Archaeology is being revolutionised by remote-scanning techniques that use airborne lasers to detect otherwise invisible ground features. This 'light detection and ranging' technology, known as LIDAR, helps scientists record differences in altitude down to just a few centimetres. Trees and bushes are no obstacle - they can be calculated out later with a computer. The lasers can even make out structures up to 4 metres under water. What remains is a 3-dimensional image of the earth's surface, including geometric formations that betray structures hidden underground.
     Archaeologists in Germany have already discovered thousands of new sites. For decades, researchers have been studying the Glauberg, in the central state of Hesse, where people settled some 7,000 years ago. Over the millennia, the plateau was inhabited by Celts and Alemanni. In 1996, archaeologists made the sensational discovery of an almost perfectly preserved statue of a Celtic warrior, now known as the Celtic Prince of Glauberg.

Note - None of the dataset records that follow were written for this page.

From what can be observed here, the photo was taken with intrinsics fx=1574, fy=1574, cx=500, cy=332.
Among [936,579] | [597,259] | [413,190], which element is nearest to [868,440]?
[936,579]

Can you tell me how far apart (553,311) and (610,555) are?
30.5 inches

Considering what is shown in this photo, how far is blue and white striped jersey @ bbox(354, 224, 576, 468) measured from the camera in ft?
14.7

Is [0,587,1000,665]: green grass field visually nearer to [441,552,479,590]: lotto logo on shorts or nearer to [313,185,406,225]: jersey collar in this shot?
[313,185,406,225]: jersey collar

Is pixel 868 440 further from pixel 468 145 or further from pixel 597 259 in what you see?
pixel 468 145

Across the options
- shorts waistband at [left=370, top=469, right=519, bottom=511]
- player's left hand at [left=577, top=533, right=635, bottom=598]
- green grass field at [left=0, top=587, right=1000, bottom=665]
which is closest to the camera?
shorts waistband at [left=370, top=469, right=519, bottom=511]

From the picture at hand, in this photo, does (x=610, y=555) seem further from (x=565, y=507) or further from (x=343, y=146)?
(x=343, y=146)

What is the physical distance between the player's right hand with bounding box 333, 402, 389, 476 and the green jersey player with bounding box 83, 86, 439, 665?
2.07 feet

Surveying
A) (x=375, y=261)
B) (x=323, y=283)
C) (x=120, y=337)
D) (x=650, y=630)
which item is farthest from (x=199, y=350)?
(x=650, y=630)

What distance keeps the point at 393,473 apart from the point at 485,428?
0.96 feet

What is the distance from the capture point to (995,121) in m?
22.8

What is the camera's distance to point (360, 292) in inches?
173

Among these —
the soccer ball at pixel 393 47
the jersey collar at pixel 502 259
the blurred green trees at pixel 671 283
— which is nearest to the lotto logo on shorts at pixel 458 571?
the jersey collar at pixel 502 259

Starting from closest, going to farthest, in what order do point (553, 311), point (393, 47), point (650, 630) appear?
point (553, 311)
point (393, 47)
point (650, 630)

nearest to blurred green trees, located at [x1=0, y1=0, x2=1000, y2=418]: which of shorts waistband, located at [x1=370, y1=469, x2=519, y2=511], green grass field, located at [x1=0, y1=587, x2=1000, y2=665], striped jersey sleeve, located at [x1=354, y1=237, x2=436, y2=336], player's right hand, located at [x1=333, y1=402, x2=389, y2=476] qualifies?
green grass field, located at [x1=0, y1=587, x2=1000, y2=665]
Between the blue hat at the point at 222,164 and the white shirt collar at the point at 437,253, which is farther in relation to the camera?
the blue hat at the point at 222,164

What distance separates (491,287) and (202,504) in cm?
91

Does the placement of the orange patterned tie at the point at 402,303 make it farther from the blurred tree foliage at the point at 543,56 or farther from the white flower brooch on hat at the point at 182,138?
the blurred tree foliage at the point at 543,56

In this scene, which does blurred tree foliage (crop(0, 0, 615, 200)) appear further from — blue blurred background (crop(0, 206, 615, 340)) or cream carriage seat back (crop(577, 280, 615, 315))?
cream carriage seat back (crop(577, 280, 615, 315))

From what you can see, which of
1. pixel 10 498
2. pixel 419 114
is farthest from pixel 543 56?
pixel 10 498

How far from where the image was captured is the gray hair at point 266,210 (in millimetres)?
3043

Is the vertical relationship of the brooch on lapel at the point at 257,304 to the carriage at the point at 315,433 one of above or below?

     It was thought unlikely that the mound would yield any more big surprises... until an airplane flew over it multiple times, sending pulses of light to the ground and measuring their echoes. The researchers were fairly stunned. At first glance, they recognised around a dozen potential burial mounds that they hadn't known about before. "We went and took a closer look at five of them," says Axel Posluschny. "They were all burial mounds."
     Posluschny manages Archaeolandscapes Europe (ArcLand), a 5-year project which began in 2010 in which some 57 European universities and research centres are participating, to increase the archaeological use of modern remote-sensing technology such as LIDAR, ground-penetrating radar and other electric and magnetic techniques.

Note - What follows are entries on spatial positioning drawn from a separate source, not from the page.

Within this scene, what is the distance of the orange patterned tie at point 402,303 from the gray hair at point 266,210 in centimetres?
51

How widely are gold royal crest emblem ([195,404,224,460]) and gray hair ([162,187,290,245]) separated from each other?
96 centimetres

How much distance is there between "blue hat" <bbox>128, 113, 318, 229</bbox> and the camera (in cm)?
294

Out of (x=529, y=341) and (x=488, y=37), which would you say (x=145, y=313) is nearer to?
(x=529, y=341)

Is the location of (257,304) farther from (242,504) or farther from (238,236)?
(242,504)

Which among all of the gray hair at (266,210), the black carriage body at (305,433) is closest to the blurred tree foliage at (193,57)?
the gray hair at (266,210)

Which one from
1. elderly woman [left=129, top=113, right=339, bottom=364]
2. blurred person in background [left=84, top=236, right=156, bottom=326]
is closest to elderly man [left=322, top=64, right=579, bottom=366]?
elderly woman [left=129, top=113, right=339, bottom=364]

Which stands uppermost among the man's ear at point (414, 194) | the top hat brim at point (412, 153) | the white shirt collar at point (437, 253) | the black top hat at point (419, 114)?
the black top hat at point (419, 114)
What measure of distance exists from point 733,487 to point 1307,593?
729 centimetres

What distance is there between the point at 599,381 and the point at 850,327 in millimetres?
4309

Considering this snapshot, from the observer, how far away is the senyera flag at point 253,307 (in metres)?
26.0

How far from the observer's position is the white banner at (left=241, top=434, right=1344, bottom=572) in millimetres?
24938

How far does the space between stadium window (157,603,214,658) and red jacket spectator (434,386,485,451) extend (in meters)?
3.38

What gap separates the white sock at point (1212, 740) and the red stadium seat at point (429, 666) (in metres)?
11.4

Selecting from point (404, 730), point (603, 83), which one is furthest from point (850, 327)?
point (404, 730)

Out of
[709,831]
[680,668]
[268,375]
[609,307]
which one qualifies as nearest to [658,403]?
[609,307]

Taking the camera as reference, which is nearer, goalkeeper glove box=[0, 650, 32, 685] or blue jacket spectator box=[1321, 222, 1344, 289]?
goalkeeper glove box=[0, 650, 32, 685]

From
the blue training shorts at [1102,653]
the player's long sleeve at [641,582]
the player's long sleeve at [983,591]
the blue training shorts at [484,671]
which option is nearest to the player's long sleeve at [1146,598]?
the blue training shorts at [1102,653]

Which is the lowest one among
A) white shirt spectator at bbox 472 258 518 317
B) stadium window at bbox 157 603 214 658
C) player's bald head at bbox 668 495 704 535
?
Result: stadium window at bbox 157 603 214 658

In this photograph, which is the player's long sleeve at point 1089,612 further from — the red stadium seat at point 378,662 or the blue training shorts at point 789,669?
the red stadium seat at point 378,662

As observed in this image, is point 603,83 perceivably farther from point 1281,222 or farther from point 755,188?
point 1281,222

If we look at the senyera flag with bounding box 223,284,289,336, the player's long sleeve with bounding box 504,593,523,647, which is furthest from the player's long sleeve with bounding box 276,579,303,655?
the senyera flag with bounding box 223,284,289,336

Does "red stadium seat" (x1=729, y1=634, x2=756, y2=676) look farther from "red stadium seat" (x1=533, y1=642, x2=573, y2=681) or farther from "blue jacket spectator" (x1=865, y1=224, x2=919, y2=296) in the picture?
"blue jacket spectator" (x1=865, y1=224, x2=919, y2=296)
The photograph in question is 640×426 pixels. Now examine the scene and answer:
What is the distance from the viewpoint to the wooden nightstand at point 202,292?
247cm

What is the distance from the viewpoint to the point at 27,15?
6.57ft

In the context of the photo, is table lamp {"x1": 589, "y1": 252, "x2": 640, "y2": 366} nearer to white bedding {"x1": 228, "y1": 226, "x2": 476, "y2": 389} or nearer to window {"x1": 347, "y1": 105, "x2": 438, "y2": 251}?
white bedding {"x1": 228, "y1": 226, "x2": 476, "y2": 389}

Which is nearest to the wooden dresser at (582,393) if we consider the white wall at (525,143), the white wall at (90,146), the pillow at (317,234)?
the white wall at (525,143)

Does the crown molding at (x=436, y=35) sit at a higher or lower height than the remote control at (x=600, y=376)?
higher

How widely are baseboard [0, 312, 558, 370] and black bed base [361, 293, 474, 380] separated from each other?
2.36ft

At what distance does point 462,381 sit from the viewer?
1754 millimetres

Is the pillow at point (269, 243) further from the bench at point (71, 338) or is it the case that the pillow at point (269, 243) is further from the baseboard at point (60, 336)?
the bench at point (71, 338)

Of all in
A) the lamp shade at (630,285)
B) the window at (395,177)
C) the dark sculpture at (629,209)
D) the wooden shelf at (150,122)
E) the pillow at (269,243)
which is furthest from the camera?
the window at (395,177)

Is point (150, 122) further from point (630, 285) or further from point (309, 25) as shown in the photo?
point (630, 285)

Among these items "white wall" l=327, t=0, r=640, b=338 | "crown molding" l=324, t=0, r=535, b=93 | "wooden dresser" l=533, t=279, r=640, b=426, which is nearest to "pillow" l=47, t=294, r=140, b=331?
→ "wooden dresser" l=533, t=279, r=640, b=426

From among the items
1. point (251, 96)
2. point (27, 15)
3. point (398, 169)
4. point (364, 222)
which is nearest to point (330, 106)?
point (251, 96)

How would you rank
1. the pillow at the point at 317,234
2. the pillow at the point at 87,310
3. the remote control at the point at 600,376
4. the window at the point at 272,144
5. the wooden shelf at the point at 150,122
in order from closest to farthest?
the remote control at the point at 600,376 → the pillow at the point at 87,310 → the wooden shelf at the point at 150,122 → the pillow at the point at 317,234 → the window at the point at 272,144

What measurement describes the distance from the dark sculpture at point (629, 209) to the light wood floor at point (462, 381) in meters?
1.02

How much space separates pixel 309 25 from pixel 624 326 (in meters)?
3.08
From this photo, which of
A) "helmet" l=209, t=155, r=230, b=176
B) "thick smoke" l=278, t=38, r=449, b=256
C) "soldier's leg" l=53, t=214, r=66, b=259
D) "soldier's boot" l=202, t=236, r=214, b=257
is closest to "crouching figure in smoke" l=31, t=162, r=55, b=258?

     The broad potential of remote-sensing technology has been highlighted in recent years.
     A team with the 'Discovery Programme' research project in Ireland scanned the already heavily researched Boyne Valley with lasers, finding a number of previously unknown small mounds, possible burial tombs, and Stone Age earthworks.
     In a obscure forest near Goppingen in southwest Germany, an entire system of fortifications have been found. "The wall was 3 to 4 metres high at some points," says Jorg Bofinger, from the Stuttgart-based office of historical preservation. "It was completely unknown."
     In a roughly 2,000-square-kilometre area of the southern Black Forest, some 3,000 archaeological sites were known. Says Bofinger: "after the LIDAR scan, we had more than 36,000 sites."